ACTIVITY:
In the article below about peasants in Bolivia, who headed the new government after Sánchez de Lozada fled to the United States?
START PASSAGE TO READ
The Militant (logo)  
   Vol. 67/No. 39           November 10, 2003  
 
 
Peasants in Bolivia
press demands for land
 
BY RÓGER CALERO  
Having forced the resignation of president Gonzalo Sánchez de Lozada October 17 through their mass mobilizations, workers and peasants in Bolivia continue to press their demands against the increasingly intolerable social conditions that exist in that country.

In late October, landless peasants occupied a 5,000-acre farm in La Paz, the country’s capital, owned by the former president’s family.

“What is the government waiting for to resolve the situation of those killed and wounded in the October massacres?” asked the United Confederation of Workers and Peasants of Bolivia (CSUTCB) in a statement to the new government headed by Carlos Mesa. “What is the government waiting for to resolve the occupations of idle lands owned by powerful politicians?” The statement was referring to the killing by government troops of at least 80 protesters in the weeks leading up to Sánchez de Lozada’s downfall. Another 200 were wounded. Mesa, who was the country’s vice president, assumed the presidency after Sánchez de Lozada fled to the United States.

The CSUTCB and the Movement of Landless Peasants (MST) have continued to carry out occupations of land and other properties belonging to government officials, including a mine owned by the former president. They are also demanding the distribution of land promised to them, and relief from the crisis.

In Cochabamba, soldiers and the police attacked a group of peasants with live ammunition and rubber bullets after they occupied lands owned by the former minister of defense, Carlos Sánchez, who the peasant organizations blame for the October killings. The popular revolt that brought down the president was driven by cuts in social welfare programs, the devastation of peasant’s livelihoods by the U.S.-backed destruction of coca crops, and the drive to sell off the country’s patrimony to imperialist investors. In the face of growing discontent the Bolivian rulers were forced to suspend an earlier government plan to export natural gas to the United States. They have promised to organize a referendum to decide on the gas deal.
END PASSAGE TO READ
START EXTRACTED ENTRIES
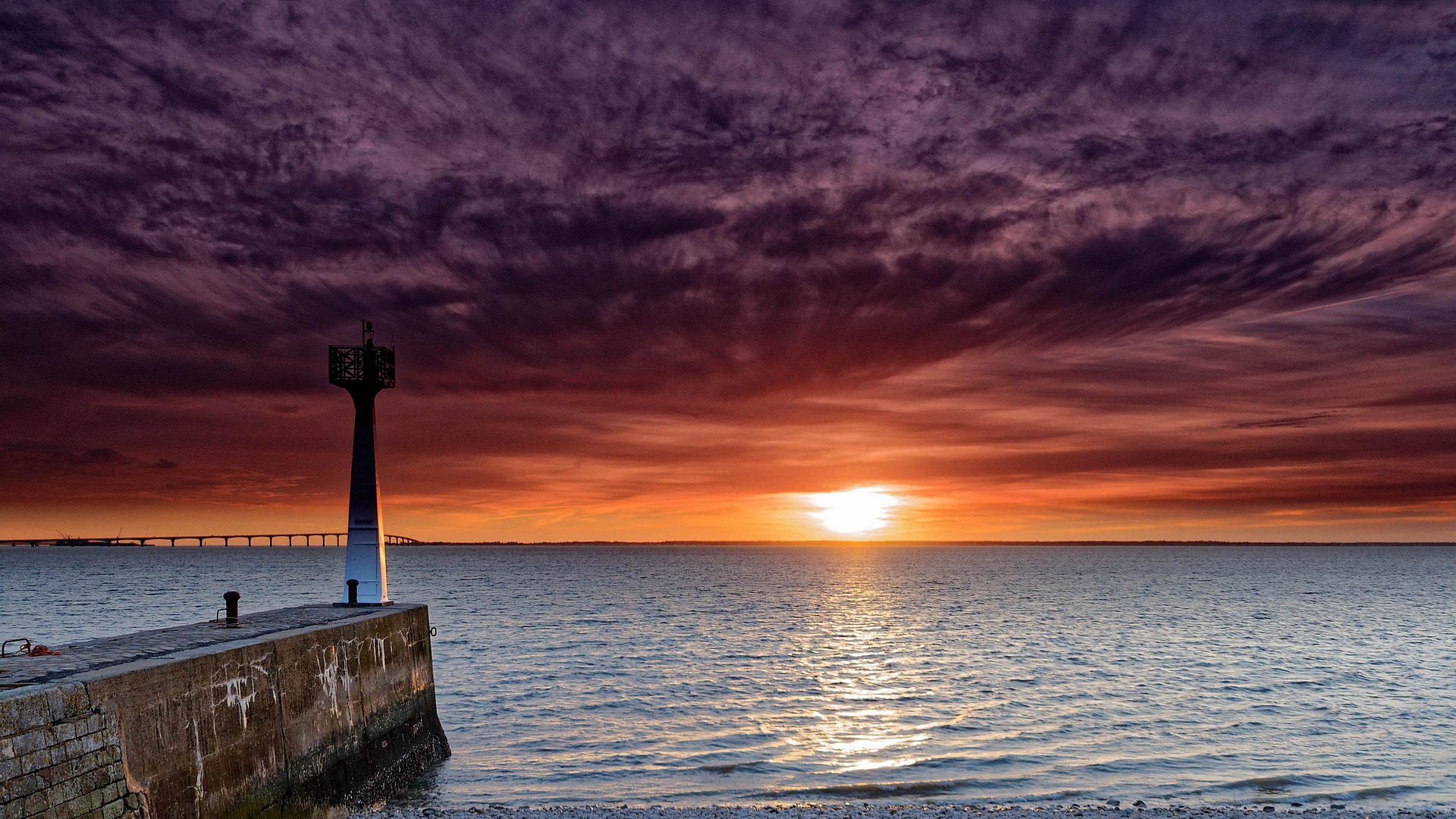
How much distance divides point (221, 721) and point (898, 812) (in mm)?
11523

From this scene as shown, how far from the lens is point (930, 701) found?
28844 mm

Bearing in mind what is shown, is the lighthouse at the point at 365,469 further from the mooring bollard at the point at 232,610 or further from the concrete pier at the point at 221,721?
the mooring bollard at the point at 232,610

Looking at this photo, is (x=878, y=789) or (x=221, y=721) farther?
(x=878, y=789)

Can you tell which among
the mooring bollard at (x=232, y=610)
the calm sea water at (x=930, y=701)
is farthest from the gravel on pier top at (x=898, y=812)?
the mooring bollard at (x=232, y=610)

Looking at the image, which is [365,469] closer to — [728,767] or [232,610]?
[232,610]

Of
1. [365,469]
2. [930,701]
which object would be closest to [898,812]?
[930,701]

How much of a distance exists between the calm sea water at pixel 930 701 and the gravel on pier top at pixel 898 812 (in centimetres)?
126

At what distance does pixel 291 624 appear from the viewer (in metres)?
17.3

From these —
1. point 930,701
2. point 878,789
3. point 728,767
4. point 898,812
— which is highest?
point 898,812

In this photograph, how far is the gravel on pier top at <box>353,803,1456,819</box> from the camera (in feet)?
52.2

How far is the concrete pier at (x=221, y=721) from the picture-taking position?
9609 mm

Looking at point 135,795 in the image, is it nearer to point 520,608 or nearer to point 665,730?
point 665,730

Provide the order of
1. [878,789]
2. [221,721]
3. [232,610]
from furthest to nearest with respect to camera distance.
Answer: [878,789], [232,610], [221,721]

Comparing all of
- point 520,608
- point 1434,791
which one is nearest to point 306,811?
point 1434,791
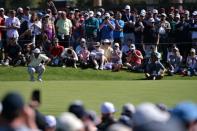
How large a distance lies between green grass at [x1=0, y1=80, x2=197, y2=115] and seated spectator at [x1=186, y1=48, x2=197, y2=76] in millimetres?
3887

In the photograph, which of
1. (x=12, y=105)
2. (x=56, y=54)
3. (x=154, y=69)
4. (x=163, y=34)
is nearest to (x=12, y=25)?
(x=56, y=54)

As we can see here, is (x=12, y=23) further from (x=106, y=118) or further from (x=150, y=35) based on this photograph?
(x=106, y=118)

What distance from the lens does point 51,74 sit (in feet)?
97.0

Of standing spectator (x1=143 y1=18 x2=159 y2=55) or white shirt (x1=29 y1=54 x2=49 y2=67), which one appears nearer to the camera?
white shirt (x1=29 y1=54 x2=49 y2=67)

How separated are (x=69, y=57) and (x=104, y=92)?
8.87 metres

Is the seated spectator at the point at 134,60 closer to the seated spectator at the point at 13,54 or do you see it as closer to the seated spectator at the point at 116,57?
the seated spectator at the point at 116,57

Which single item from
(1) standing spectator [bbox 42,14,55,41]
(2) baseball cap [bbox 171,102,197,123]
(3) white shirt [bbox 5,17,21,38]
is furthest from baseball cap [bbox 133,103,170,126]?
(1) standing spectator [bbox 42,14,55,41]

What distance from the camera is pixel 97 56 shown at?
3173 centimetres

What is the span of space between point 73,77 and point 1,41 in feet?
13.8

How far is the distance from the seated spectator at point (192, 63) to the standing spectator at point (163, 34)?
170cm

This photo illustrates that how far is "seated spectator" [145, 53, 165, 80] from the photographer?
29.3 m

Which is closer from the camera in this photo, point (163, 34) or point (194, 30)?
point (194, 30)

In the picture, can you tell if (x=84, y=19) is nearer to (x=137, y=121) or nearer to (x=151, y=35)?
(x=151, y=35)

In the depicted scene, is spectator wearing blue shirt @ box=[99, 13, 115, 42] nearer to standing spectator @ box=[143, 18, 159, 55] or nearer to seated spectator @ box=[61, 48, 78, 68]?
standing spectator @ box=[143, 18, 159, 55]
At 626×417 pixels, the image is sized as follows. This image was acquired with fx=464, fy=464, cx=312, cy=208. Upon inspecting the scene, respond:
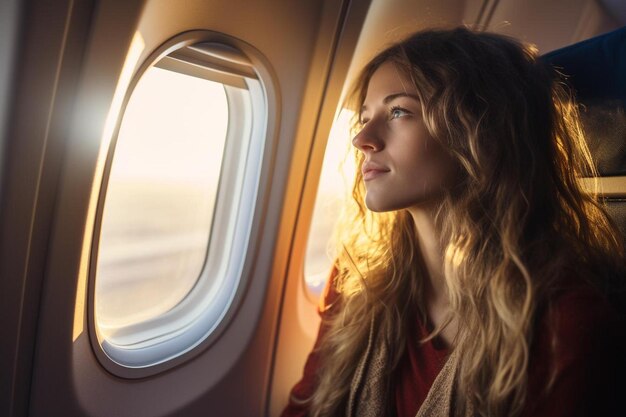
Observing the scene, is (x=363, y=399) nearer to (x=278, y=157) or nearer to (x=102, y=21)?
(x=278, y=157)

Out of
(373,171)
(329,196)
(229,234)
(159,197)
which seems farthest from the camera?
(329,196)

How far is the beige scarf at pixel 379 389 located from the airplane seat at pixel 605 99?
0.68m

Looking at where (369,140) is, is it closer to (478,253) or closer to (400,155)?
(400,155)

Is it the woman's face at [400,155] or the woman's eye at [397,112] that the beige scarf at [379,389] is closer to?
the woman's face at [400,155]

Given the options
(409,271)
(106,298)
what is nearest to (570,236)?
(409,271)

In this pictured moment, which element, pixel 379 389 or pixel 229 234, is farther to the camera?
pixel 229 234

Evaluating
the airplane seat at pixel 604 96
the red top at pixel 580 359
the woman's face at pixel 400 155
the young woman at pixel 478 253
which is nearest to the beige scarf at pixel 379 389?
the young woman at pixel 478 253

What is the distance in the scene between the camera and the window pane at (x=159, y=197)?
1.56 metres

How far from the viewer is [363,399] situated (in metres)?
1.41

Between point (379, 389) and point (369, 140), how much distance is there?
733 millimetres

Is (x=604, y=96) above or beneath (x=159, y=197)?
above

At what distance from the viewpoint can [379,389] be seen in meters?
1.37

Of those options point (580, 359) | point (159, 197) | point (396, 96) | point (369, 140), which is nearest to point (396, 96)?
point (396, 96)

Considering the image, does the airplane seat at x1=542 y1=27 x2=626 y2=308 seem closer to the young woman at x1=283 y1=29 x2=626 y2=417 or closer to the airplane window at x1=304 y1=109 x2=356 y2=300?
the young woman at x1=283 y1=29 x2=626 y2=417
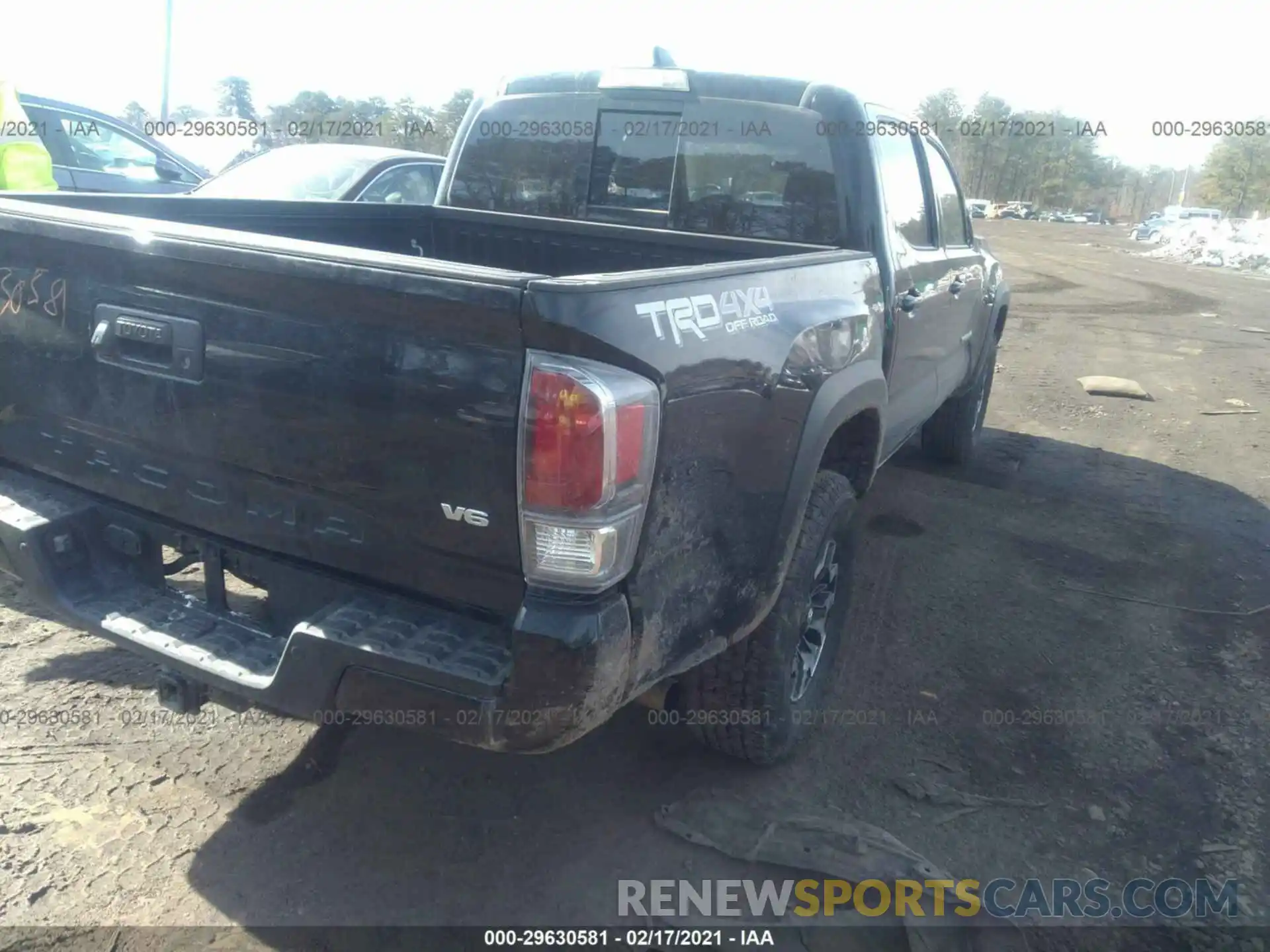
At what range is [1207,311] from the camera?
15.8m

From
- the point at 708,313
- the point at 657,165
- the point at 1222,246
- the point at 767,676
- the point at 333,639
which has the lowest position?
the point at 767,676

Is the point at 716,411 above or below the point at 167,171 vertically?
below

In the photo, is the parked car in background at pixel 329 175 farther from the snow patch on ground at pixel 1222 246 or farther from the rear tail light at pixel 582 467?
the snow patch on ground at pixel 1222 246

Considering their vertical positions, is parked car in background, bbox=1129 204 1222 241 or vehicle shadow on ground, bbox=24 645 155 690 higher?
parked car in background, bbox=1129 204 1222 241

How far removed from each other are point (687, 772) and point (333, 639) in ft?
4.71

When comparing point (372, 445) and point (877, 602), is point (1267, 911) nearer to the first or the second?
point (877, 602)

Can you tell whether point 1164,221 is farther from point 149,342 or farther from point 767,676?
point 149,342

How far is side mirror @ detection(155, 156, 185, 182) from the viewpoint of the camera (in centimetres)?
906

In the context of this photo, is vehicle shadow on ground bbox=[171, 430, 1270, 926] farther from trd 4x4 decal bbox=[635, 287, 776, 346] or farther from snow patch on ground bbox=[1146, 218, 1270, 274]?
snow patch on ground bbox=[1146, 218, 1270, 274]

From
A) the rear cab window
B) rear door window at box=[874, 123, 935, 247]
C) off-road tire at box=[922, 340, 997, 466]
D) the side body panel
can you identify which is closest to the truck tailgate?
the side body panel

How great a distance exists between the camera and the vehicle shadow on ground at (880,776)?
2664 mm

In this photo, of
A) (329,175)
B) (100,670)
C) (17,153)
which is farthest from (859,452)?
(17,153)

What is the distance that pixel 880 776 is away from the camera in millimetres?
3205

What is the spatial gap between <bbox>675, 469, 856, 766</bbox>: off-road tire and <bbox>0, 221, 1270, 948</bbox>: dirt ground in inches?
7.4
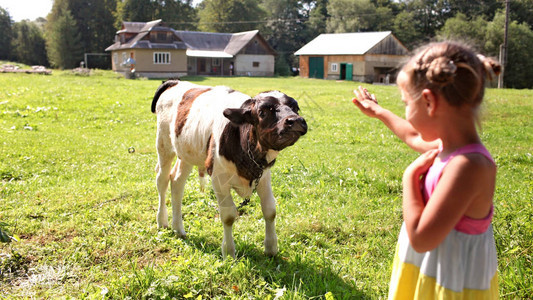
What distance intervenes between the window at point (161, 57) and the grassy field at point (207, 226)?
39.1m

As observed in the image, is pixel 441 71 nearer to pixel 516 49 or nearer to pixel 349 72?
pixel 349 72

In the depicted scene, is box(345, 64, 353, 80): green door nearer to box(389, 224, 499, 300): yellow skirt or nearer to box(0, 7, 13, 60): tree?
box(389, 224, 499, 300): yellow skirt

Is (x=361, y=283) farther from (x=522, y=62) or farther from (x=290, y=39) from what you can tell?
(x=290, y=39)

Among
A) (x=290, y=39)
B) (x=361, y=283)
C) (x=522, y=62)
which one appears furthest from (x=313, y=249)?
(x=290, y=39)

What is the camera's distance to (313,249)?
4.96 m

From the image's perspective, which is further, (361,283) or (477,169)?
(361,283)

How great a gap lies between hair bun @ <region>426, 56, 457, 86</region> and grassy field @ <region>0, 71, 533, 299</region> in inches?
15.6

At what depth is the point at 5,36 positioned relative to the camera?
6644cm

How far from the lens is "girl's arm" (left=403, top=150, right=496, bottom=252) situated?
1.88 meters

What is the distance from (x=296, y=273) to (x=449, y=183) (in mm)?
2691

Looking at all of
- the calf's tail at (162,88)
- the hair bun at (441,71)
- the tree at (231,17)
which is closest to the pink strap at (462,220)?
the hair bun at (441,71)

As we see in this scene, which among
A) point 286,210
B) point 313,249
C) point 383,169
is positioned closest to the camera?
point 313,249

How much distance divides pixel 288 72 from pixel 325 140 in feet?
168

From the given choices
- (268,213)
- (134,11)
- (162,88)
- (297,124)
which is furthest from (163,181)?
(134,11)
END EXTRACTED ENTRIES
OUTPUT OF THE TASK:
Carlos Mesa, who had been the country's vice president.